Zu vermerken ist außerdem, dass die Rückbildung der städtischen Maximalausdehnung Vetschaus mit einem einsetzenden Strukturveränderungsprozess und der Stilllegung der Kraftwerke in Lübbenau und Vetschau in Verbindung steht. Neu angesiedelte Firmen im Industriepark deckten den Bedarf an Fachkräften aus den Kraftwerken und Bergwerken zunächst nicht, wobei heute wirtschaftliche Neuausrichtungen auf dem Kraftwerkgelände innerstädtisch den Strukturwandel kennzeichnen.
Datierung:
- Grundsteinlegung: 19. August 1960
- Stilllegung: 1995-1996
- Inbetriebnahme: 20. November 1964 (Werk IV)
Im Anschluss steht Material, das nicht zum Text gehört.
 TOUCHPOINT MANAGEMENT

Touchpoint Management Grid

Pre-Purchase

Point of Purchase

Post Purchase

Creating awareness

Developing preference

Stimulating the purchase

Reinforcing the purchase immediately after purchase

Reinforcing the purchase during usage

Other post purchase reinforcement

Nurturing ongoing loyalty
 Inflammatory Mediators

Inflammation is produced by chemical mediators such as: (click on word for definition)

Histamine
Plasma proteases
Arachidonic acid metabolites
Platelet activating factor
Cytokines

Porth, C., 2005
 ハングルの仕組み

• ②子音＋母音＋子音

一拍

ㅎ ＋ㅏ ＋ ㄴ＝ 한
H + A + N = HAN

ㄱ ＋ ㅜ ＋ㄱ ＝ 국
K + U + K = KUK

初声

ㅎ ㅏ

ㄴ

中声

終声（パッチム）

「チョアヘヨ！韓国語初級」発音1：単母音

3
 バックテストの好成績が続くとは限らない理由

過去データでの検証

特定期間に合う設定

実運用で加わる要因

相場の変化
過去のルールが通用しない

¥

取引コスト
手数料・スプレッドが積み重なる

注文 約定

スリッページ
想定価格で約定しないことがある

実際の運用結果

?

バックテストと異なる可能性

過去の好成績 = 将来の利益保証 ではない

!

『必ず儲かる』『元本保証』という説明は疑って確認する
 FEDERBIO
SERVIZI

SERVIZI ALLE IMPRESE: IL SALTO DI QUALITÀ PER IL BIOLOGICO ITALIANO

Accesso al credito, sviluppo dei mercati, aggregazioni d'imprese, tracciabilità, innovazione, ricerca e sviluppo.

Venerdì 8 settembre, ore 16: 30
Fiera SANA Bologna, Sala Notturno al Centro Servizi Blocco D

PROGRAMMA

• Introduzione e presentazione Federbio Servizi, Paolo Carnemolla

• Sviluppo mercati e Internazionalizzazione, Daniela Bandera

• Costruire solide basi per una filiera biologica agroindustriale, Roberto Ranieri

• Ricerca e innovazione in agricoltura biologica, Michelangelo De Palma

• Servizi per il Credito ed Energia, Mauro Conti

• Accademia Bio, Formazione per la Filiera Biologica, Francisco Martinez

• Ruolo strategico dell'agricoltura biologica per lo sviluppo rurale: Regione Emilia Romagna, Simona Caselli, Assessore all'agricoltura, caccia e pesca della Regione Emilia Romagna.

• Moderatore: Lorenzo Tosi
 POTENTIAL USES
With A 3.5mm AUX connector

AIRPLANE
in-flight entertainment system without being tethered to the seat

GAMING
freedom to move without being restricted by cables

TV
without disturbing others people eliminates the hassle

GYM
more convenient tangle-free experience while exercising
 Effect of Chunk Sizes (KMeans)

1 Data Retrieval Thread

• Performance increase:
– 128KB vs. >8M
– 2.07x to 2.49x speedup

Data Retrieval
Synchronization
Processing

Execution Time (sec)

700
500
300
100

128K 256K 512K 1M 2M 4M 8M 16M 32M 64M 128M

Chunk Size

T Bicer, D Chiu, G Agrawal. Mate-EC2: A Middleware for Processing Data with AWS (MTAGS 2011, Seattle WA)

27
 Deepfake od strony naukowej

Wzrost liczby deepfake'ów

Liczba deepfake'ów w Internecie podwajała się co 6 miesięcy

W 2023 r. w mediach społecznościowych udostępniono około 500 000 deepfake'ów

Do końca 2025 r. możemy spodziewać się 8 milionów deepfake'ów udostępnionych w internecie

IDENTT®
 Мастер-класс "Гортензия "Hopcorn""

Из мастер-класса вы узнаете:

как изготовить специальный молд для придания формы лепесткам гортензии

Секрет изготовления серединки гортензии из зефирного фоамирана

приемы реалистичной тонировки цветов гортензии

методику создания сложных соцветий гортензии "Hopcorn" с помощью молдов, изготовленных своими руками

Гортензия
- Entstehung: ab 20. Oktober 1959
- Inbetriebnahme: 26. Februar 1967 (Werk V)
Quellen/Literaturangaben:
- Dieter Kahl (et al.): Braunkohlenverstromung im Lausitzer Revier. Die Geschichte ehemaliger Braunkohlenkraftwerke, in: Förderverein Kulturlandschaft Niederlausitz e.V. (Hg.): Beiträge zur Geschichte des Bergbaus in der Niederlausitz, Bd. 10, Cottbus 2009, S. 121-136.
- BLHA: Rep. 901 VEB Kraftwerke Lübbenau-Vetschau.
- Christian Bedeschinski: Unsere Wurzeln. Die alten Kohlekraftwerke, Berlin 2011, S. 89-90.
- Hans-Jürgen Kaiser, Matthias Horst: Schlabendorf, in: LMBV (Hg.): Wandlungen und Perspektiven, Nr. 20, Senftenberg 2016, S. 10.